Short exercise → Rewrite the entries as a JSON list of strings, one string per line with blank lines left out, covering only the lines from the one containing "In the context of the" through the end of the entries.

═════ Data records ═════

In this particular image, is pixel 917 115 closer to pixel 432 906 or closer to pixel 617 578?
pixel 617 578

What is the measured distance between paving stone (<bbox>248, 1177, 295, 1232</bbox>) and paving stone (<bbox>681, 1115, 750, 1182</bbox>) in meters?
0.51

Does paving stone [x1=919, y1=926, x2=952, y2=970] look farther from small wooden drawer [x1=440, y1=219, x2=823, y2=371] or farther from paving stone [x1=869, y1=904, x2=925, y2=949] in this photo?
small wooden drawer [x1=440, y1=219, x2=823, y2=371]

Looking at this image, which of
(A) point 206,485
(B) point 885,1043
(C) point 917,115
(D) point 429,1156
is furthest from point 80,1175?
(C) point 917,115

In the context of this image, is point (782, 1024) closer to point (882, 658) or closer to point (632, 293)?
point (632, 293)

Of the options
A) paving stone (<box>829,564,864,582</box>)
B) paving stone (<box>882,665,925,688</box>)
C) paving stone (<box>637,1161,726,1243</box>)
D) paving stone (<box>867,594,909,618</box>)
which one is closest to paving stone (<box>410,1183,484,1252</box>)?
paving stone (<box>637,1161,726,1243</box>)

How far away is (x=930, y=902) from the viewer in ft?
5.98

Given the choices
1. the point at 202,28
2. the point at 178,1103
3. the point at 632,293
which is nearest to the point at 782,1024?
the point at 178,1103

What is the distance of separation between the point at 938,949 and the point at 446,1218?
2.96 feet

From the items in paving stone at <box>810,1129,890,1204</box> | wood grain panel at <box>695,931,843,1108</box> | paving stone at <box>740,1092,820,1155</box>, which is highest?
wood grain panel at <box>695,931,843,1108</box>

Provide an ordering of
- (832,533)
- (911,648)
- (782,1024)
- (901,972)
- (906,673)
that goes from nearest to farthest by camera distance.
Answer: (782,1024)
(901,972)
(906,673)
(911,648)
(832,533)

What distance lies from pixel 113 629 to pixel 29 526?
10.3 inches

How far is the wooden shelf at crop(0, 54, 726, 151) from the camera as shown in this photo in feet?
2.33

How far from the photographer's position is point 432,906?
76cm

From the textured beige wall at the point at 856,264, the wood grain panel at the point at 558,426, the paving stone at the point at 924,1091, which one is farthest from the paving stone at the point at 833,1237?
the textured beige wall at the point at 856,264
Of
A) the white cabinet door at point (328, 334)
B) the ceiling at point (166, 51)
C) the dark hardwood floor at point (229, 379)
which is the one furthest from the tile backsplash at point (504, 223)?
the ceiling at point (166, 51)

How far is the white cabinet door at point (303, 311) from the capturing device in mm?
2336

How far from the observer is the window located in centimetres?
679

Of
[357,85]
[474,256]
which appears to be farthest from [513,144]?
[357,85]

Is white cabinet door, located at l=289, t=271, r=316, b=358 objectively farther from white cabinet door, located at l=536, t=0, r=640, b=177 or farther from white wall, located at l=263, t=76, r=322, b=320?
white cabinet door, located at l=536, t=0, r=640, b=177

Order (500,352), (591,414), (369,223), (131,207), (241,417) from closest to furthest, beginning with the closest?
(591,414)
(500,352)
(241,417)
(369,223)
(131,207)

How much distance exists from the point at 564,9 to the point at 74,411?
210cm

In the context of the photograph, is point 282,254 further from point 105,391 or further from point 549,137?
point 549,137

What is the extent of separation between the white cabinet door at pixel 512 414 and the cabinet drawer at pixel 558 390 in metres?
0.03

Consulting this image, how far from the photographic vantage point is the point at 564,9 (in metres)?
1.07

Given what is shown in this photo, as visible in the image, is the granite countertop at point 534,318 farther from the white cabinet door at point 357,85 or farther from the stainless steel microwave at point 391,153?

═════

Exercise result →
[
  "In the context of the photograph, is point 282,254 further from point 105,391 or further from point 549,137?",
  "point 549,137",
  "What is the extent of separation between the white cabinet door at pixel 512 414 and the cabinet drawer at pixel 558 390 in metres?",
  "0.03",
  "Consulting this image, how far from the photographic vantage point is the point at 564,9 (in metres)?",
  "1.07",
  "Given what is shown in this photo, as visible in the image, is the granite countertop at point 534,318 farther from the white cabinet door at point 357,85 or farther from the stainless steel microwave at point 391,153?"
]